Unemployment here has now soared to 21% - 51% among the youth - and 15,000 more public sector jobs are to go this year. The minimum wage is to be slashed from 750 euros (£624) per month to just 500 euros.

"The situation is very bad," says Manos Psarakis, another customer. "We have to feed our families and every day that becomes more difficult."

He pays 19.50 euros for 60kg (132lb) of potatoes, which he shares with his parents. It's less than half of what he would pay in the supermarket.

"Twenty euros is definitely worth saving," he says. "Today we count every cent."

Many of those queuing up are Greece's middle-class, particularly badly hit by the cuts.

Brain drain

Among them is Kostas Hadzigianellis, a civil engineer working on state construction projects, which have almost totally dried up.

Stelios Ioannidis Stelios Ioannidis is one of the farmers behind the "potato revolution"

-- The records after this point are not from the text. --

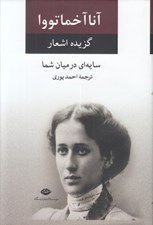 تصویر  گزيده اشعار آنا آخماتووا (سايه اي در ميان شما)
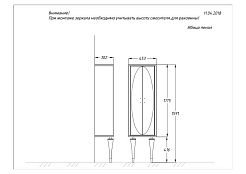 Пенал OPADIRIS Ибица, белый/хром, подвесной, вар.2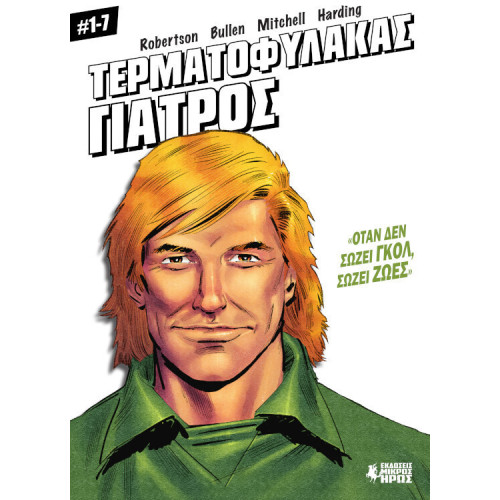 Τερματοφύλακας Γιατρός (#1-7)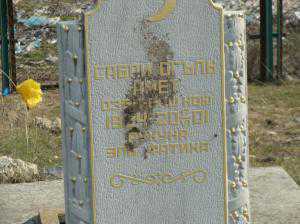 Вандал, осквернивший могилы в Симферопольском районе, говорит, что нечаянно ударил ботинком по памятнику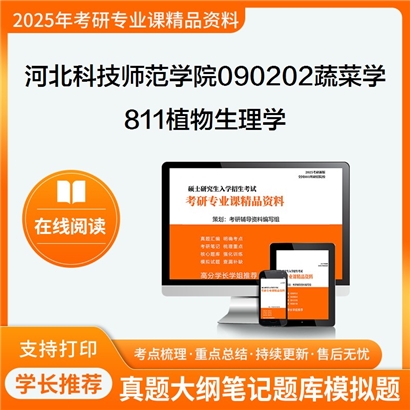 【初试】河北科技师范学院090202蔬菜学811植物生理学考研资料可以试看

He invites me home where he and his wife, Katerina, a teacher, tell a now familiar tale. With two young children and salaries that have dropped by almost half, they are struggling.

"We have had to cut things from our lives and from the lives of our children," he says. "We are just trying to live, but it's very hard."

I ask of his plans for the future. "We have no future here," he says. "I believe I have to leave Greece, to find another country that can offer a better life first for my kids and then for my wife and myself."

Ordinary Greeks queuing to save a few euros for basic goods and an ever-growing brain drain of the middle class: these are the signs of a society suffering in a way few could have predicted.

And civic initiatives are springing up in response, the potato movement among them. It is an act of defiance that is taking root in a changing and deeply troubled Greece.